§ **Document excerpt**:
So you Want Git for Data? 2024 Edition.
It's hard to believe it's been over four years since I first mused about Git for Data. Let's revisit the topic.
What is “Git for Data” in practice? Many products have come to market with some relation to the "Git for data" theme. Dolt and DoltHub are our answer. This blog tries to unpack what the various products in the space offer as an answer to what “Git for data” means.
What do you mean by Git?
Do you mean data versioning? If so, which parts of version control do you care about? Do you care about rollback? Diffs? Lineage, i.e. who changed what and when? Branch/merge? Sharing changes with others? Do you mean a content-addressed version of the above with all the good distributed qualities that solution provides? Do you care about some of the more esoteric version control features of Git like a staging area or multiple remotes?
Four years on, I have a much better idea conceptually what people mean when they say Git. People mean version control. Most people who say Git for Data want log, branch, merge, and diff on data in a "Git-ty" way. That means open source, content addresses, and a commit graph. They'll settle for other version control models but Git won version control of files for a reason.
Or are you thinking more of GitHub? Do you want an online data catalog? If so, is what you really want a thriving open data community akin to the open source community? Do you want to be able to collaborate remotely and asynchronously on private data projects? Do you want pull requests, i.e. integrated human review of data changes? Do you want to be able to create issues referring to certain changes or parts of the data?
I debated whether to exclude this category from this blog altogether. Git is not GitHub. I could write a "So you want GitHub for Data" article. But I think many people who want Git for Data really want the GitHub experience with data. So, I ultimately decided this category stays.
What do you mean by Data?
This topic hasn't changed much since I last wrote.
Do you mean data in files or data in tables? Do you mean unstructured data like images or text from web pages? Do you mean CSV tables or JSON blobs? Do you mean big data like time series log entries? Do you mean relational databases? If relational, do you care about schema or just data (or vice versa)? Do you mean data transformations, like exist in data pipelines? Do you have an application in mind? Data for machine learning (i.e. labeled data)? Data for visualizations and reports? Data for a software application?
I will add a further distinction. If you're looking for a relational database, are you looking for an Online Transaction Processing (OLTP) database like MySQL or Postgres? Or are you looking for an Online Analytical Processing (OLAP) database like a data warehouse or data lake?
We're a little biased but we think data means database. Data in files is just data yearning to be structured into a database so it can be queried in log(n)
.
Products
The categories of products claiming adjacency to Git for Data are the same:
- Data Catalogs
- Versioned Data Pipelines
- Version Controlled Databases.

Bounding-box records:
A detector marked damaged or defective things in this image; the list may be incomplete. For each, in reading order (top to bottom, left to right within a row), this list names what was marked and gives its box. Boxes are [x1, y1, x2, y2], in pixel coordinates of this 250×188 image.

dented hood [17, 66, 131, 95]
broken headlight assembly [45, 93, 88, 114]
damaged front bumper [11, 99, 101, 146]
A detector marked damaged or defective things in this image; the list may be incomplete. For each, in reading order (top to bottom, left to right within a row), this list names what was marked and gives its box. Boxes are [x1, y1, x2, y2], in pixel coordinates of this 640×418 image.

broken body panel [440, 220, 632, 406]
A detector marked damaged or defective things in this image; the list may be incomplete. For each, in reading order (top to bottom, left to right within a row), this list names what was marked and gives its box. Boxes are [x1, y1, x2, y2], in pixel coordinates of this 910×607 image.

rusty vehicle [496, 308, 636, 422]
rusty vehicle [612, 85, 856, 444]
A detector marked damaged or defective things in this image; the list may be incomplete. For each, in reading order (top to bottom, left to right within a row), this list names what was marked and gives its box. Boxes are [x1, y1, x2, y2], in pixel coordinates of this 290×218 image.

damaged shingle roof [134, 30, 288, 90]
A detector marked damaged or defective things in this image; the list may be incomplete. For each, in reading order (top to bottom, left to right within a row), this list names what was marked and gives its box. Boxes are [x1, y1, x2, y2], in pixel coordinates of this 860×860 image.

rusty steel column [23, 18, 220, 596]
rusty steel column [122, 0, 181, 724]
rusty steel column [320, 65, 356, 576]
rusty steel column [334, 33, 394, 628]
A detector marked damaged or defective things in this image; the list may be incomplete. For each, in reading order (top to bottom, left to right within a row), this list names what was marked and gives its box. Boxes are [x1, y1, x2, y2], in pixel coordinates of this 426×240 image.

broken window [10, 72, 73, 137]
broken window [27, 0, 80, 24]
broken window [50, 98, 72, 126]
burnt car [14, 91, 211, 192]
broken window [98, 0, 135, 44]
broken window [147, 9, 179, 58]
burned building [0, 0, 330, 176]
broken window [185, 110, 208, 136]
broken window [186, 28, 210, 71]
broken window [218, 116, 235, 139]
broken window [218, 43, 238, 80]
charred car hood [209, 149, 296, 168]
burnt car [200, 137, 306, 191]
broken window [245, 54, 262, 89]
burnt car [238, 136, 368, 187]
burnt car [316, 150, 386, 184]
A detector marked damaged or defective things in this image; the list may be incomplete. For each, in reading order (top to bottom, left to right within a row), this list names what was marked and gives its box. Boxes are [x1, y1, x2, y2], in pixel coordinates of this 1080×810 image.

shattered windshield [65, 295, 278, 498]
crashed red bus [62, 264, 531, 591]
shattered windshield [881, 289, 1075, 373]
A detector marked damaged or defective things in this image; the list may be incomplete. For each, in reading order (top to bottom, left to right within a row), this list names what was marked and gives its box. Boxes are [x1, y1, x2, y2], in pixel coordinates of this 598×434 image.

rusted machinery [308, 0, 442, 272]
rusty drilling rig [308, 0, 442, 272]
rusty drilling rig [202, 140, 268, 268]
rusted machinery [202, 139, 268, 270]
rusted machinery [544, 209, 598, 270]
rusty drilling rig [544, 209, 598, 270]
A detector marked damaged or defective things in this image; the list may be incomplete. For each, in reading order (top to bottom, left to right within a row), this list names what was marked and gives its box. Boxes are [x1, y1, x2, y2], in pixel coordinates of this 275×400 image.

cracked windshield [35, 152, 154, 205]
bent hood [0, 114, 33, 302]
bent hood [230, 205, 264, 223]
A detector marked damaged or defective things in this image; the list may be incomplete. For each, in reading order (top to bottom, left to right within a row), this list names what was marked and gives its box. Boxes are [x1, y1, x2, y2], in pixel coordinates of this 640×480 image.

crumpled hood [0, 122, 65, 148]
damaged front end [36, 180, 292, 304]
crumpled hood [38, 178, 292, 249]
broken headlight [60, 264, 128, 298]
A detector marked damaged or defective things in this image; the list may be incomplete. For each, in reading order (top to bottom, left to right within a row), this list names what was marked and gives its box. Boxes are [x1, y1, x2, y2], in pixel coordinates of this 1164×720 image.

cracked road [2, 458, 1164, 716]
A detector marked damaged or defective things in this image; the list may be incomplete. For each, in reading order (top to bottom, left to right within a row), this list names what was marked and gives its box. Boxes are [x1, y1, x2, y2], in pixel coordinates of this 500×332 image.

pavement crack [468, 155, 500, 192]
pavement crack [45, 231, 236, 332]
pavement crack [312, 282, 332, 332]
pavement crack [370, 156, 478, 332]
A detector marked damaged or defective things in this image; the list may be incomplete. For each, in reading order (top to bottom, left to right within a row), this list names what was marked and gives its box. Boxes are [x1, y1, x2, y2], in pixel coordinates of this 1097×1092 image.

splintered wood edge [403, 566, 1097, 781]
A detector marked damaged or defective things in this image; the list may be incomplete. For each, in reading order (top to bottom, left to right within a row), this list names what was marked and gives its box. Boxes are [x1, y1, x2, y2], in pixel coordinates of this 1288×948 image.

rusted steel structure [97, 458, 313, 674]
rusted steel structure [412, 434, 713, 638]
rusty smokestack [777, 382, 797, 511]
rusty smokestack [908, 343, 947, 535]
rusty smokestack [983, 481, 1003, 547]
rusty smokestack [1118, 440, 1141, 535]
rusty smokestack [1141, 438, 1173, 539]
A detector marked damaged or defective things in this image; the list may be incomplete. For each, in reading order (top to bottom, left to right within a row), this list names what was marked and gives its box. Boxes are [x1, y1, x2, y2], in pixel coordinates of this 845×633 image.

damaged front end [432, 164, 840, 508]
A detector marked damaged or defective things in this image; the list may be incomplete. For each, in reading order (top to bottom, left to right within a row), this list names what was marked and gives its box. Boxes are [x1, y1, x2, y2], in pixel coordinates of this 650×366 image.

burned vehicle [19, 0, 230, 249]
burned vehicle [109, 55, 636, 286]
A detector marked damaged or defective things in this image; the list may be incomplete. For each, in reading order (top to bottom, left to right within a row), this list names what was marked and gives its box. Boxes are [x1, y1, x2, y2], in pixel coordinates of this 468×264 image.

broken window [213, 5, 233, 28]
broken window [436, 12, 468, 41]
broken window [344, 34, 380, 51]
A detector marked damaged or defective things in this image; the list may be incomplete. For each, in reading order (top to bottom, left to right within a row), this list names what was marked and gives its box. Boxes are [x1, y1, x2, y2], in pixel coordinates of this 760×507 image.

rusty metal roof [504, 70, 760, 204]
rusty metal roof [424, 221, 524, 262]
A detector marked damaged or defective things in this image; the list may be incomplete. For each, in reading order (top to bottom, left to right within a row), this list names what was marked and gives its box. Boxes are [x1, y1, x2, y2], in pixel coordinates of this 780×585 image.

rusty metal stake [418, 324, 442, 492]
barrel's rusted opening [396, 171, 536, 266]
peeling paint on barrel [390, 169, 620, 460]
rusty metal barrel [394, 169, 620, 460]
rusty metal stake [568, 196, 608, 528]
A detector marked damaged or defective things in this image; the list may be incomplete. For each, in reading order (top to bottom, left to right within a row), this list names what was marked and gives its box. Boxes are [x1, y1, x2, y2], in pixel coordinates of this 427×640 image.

§ **Stated task 1**: Turn everything in the listing from the line containing "this 845×633 image." down to the line containing "broken window [344, 34, 380, 51]", both included, into a JSON list of strings with one string per line and no blank lines.
§ **Stated task 2**: Continue the blog post about Git for Data from where it stops.

§ **Exercise answer 1**:
[
  "A detector marked damaged or defective things in this image; the list may be incomplete. For each, in reading order (top to bottom, left to right within a row), this list names what was marked and gives its box. Boxes are [x1, y1, x2, y2], in pixel coordinates of this 845×633 image.",
  "damaged front end [432, 164, 840, 508]",
  "A detector marked damaged or defective things in this image; the list may be incomplete. For each, in reading order (top to bottom, left to right within a row), this list names what was marked and gives its box. Boxes are [x1, y1, x2, y2], in pixel coordinates of this 650×366 image.",
  "burned vehicle [19, 0, 230, 249]",
  "burned vehicle [109, 55, 636, 286]",
  "A detector marked damaged or defective things in this image; the list may be incomplete. For each, in reading order (top to bottom, left to right within a row), this list names what was marked and gives its box. Boxes are [x1, y1, x2, y2], in pixel coordinates of this 468×264 image.",
  "broken window [213, 5, 233, 28]",
  "broken window [436, 12, 468, 41]",
  "broken window [344, 34, 380, 51]"
]

§ **Exercise answer 2**:
The products in each category have changed. Some categories have clear winners and new entrants since 2020. Some of the tools listed in the original article are no longer maintained: Qri and Noms. Some other companies have de-emphasized their Git for Data angle: data.world and Quilt.
Data Catalogs
This category has consolidated around a few winners with Hugging Face coming on strong as a new entrant. We have two platforms competing to be GitHub for machine learning/generative artificial intelligence models and one platform focused on being GitHub for databases.
Kaggle
- Tagline
- "The Home of Data Science"
- Initial Release
- April 2010
Kaggle started by hosting machine learning competitions. The contest runner posts an open dataset, sets the terms of the contest, and receives model submissions. The winner of the contest receives a cash prize.
Kaggle was purchased by Google in 2017 and continues to operate as a standalone entity. It has evolved into a social network of sorts for data scientists, continuing to run contests, but also hosting public datasets, modeling code in the form of notebooks, and models. The interface is beautiful. There is a thriving, vibrant community.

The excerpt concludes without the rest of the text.